Author ORCID Identifier

http://orcid.org/0009-0002-8061-4047

Degree Year

2023

Document Type

Thesis - Oberlin Community Only

Degree Name

Bachelor of Arts

Department

English

Advisor(s)

T.S. McMillin

Committee Member(s)

Jeffrey Pence
Harrod Suarez

Keywords

American literature, Cormac McCarthy, Blood Meridian, American history, Frontier, Mythology, Western

Abstract

This project focuses on a literary analysis of Cormac McCarthy’s magnum opus, Blood Meridian, or; the Evening of Redness in the West, using it as a case study in examining the ways in which literature can respond to cultural mythologies, in particular the myth of the American Frontier. Using Roland Barthes typology of myth as depoliticized speech, I argue that the frontier myth primarily functions to justify the genocidal violence which paved the way for westward expansion. By reinforcing dominant cultural narratives and reducing history to archetypes and essences, this ideological project comes to appear as natural and apolitical.
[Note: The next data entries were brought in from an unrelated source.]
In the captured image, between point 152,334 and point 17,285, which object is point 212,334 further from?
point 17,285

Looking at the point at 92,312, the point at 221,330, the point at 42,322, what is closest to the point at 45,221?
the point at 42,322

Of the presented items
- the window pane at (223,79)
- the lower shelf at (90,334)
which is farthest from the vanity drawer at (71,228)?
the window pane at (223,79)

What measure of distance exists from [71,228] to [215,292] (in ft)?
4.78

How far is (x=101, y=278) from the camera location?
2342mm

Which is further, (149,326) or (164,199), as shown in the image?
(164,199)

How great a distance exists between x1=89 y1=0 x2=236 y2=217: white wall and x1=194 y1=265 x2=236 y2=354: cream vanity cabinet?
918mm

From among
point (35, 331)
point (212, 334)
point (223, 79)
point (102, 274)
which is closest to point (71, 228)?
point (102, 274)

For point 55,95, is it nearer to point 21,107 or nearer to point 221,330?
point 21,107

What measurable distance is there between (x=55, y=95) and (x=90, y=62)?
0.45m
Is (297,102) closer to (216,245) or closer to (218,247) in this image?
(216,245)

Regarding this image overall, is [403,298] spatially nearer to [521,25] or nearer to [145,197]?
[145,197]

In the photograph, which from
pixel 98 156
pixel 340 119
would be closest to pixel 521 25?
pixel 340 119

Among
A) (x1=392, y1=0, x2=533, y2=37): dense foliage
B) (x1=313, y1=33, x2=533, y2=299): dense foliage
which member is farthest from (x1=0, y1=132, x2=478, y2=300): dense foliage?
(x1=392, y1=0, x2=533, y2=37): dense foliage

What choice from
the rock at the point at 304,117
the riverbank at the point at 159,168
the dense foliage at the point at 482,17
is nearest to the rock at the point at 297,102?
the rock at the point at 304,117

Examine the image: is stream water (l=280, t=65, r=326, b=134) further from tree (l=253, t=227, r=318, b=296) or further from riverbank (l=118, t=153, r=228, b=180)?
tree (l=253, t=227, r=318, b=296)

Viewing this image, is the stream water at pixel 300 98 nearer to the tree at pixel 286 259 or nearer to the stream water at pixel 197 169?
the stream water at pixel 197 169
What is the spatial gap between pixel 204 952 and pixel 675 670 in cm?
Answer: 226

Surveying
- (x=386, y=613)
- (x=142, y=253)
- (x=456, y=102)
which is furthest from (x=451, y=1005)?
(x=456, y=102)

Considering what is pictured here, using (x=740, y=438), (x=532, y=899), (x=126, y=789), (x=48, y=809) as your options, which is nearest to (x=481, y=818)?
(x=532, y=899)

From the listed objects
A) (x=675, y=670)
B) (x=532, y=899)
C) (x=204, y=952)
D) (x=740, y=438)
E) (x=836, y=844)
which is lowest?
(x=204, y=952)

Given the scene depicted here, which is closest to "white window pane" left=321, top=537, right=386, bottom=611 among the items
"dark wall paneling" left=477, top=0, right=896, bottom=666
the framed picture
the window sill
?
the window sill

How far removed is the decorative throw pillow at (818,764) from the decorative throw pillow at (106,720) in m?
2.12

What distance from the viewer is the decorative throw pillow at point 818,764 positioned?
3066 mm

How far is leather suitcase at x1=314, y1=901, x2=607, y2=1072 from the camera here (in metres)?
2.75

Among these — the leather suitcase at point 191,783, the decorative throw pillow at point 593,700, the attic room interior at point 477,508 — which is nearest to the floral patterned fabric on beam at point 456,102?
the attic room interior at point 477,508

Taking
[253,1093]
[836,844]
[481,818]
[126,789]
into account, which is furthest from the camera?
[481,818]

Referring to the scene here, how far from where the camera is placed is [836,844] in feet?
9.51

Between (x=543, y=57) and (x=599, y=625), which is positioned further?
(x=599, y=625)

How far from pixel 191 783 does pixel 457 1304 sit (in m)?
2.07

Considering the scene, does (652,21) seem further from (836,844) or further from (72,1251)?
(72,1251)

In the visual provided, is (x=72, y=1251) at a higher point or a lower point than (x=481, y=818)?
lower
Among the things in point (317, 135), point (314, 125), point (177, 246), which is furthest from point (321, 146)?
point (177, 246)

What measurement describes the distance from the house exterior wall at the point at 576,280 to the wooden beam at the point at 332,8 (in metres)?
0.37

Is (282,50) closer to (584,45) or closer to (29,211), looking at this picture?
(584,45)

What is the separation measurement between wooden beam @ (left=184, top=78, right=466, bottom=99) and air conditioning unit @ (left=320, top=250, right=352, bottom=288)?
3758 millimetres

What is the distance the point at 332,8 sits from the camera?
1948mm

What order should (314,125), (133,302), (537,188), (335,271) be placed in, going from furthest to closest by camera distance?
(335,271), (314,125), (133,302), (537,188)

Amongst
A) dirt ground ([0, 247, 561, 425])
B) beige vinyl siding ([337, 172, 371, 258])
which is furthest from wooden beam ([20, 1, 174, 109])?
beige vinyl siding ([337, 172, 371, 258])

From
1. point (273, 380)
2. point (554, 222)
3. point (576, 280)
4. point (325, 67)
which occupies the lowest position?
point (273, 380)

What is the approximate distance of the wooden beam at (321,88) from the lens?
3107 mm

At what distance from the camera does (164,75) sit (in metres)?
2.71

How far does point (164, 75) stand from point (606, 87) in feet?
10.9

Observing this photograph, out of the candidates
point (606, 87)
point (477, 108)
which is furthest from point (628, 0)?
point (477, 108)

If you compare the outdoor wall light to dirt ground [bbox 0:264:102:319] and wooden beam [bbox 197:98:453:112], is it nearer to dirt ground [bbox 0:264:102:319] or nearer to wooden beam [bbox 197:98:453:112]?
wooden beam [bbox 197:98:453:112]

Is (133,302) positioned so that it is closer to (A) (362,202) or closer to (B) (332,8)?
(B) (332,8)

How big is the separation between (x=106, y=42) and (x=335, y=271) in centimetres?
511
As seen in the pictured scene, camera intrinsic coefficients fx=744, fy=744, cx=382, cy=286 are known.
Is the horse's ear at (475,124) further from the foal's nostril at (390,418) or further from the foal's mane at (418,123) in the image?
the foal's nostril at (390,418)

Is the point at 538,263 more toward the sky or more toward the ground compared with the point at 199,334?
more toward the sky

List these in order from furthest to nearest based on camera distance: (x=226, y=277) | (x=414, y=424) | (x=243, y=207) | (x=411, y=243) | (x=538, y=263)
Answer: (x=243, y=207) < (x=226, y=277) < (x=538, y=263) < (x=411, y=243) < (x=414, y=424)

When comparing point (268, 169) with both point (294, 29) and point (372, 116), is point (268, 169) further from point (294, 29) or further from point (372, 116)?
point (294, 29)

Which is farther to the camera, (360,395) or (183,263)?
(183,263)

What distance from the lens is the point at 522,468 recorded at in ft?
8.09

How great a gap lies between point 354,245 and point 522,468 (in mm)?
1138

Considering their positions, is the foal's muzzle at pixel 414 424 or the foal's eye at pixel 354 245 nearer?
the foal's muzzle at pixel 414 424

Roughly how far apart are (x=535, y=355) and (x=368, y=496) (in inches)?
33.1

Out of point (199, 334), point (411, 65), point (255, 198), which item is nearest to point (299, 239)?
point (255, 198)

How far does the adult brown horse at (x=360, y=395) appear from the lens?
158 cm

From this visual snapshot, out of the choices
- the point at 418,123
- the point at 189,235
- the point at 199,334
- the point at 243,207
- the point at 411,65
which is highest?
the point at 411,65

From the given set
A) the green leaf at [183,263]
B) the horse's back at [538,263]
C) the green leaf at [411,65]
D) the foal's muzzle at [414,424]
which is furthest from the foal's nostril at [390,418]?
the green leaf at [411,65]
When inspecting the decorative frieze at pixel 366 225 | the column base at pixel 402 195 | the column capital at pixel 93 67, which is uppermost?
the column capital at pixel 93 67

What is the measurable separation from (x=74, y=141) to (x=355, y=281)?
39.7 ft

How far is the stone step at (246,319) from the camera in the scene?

From this basis, I then point to Blood Meridian as a novel that works to subvert this mythology (and its literary manifestations via western genre conventions) through two distinct and seemingly opposing discursive voices which I’ve termed the “modes of mythic discourse.” The devisionary mode aligns with McCarthy’s documentarian descriptions and historical accuracy, establishing a nuanced view of the historical moment which contrasts and highlights the problematic essentialism of myth. The revisionary mode in turn operates through his use of highly referential baroque language and surreal or symbolic imagery, constructing an opposing mythic worldview that challenges the optimism and moral security of the frontier myth with a particularly bleak vision of the West. My research not only displays that the confluence and interaction of these two disparate modes make Blood Meridian a uniquely powerful novel in the trend of revisionist westerns, but also works to more deeply examine the discursive methodologies available to literature in challenging institutional mythologies.